==== TRECHO ====

Em 1972, Nixon rejeitou a recomendação de uma comissão federal que recomendava a descriminalização da maconha.
Quando Nixon nomeou a chamada Comissão Shafer para pesquisar e emitir um relatório sobre as leis federais sobre maconha, a maioria das pessoas esperava que isso reforçasse a posição da administração de que a cannabis era uma droga perigosa que deveria ser criminalizada. Mas não foi isso que os membros concluíram em seu relatório.
O painel, que foi formalmente intitulado “Comissão Nacional sobre Maconha e Abuso de Drogas”, concluiu que, embora o uso de maconha possa representar alguns riscos à saúde, a política de criminalização é excessiva e desnecessária. O relatório da comissão de 14 membros, que foi nomeada pelo próprio Nixon e líderes do Congresso, recomendou a descriminalização.
“Uma política social coerente requer uma alteração fundamental das atitudes sociais em relação ao uso de drogas e uma disposição para embarcar em novos cursos quando ações anteriores falharam”, escreveu a comissão.

==== LISTAGEM DE DADOS ====

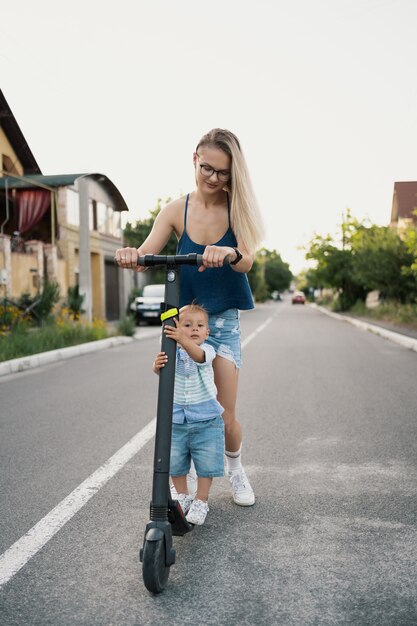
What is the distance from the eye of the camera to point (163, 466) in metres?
2.67

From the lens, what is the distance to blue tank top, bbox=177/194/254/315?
3262 mm

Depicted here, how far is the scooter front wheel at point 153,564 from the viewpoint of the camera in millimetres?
2518

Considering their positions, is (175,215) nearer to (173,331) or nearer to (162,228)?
(162,228)

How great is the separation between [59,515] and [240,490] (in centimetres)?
102

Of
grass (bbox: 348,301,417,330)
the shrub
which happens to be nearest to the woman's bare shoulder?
the shrub

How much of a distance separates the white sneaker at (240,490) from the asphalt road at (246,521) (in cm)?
6

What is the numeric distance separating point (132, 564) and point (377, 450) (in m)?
2.72

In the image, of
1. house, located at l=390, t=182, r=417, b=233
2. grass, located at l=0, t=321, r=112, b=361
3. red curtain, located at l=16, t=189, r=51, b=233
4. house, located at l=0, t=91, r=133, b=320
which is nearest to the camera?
grass, located at l=0, t=321, r=112, b=361

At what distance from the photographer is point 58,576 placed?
277 centimetres

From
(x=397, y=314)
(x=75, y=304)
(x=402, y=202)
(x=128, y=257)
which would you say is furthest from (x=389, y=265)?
(x=128, y=257)

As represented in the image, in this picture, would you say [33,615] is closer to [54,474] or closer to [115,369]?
[54,474]

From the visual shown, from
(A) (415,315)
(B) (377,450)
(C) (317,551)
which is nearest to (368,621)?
(C) (317,551)

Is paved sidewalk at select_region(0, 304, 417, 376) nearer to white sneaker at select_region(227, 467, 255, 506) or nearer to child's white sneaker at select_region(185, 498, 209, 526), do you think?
white sneaker at select_region(227, 467, 255, 506)

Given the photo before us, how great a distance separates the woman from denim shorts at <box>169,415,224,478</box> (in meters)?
0.31
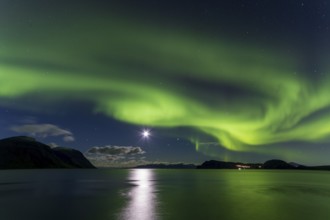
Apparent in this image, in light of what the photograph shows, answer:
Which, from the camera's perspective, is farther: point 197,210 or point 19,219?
point 197,210

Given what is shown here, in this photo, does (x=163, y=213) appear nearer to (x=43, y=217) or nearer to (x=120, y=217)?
(x=120, y=217)

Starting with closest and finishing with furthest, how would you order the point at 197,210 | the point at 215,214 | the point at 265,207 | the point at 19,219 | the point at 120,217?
the point at 19,219, the point at 120,217, the point at 215,214, the point at 197,210, the point at 265,207

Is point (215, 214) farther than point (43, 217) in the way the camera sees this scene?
Yes

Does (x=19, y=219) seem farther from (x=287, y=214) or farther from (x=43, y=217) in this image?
(x=287, y=214)

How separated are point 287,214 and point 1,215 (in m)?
40.4

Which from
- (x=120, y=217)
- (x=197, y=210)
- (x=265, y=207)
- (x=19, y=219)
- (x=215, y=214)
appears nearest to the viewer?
(x=19, y=219)

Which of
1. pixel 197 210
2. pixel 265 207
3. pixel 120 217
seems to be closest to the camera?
pixel 120 217

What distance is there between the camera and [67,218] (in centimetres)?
3884

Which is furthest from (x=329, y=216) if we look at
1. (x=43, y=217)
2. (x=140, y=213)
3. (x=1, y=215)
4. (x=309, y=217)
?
(x=1, y=215)

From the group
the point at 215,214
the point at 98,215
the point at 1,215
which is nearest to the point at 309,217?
the point at 215,214

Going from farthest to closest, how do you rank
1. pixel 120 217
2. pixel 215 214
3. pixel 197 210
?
pixel 197 210 < pixel 215 214 < pixel 120 217

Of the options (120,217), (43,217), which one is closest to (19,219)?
(43,217)

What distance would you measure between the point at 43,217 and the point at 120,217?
9.97 metres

====

* **TAREFAS A REALIZAR**
[a] Repita a parte do trecho sobre a Comissão Shafer que começa em "O painel, que" e prossegue até "escreveu a comissão.".
[b] Segundo o trecho sobre a Comissão Shafer, as afirmações a seguir são verdadeiras? (i) A comissão era composta por 14 membros. (ii) A comissão recomendou manter a maconha criminalizada. (iii) Nixon rejeitou a recomendação da comissão. Responda sim ou não a cada uma e cite as palavras do trecho que decidem a resposta.

* **RESPOSTAS EM ORDEM**
[a]
O painel, que foi formalmente intitulado “Comissão Nacional sobre Maconha e Abuso de Drogas”, concluiu que, embora o uso de maconha possa representar alguns riscos à saúde, a política de criminalização é excessiva e desnecessária. O relatório da comissão de 14 membros, que foi nomeada pelo próprio Nixon e líderes do Congresso, recomendou a descriminalização.
“Uma política social coerente requer uma alteração fundamental das atitudes sociais em relação ao uso de drogas e uma disposição para embarcar em novos cursos quando ações anteriores falharam”, escreveu a comissão.

[b]
(i) Sim: “O relatório da comissão de 14 membros”.
(ii) Não: “recomendou a descriminalização”.
(iii) Sim: “Nixon rejeitou a recomendação de uma comissão federal”.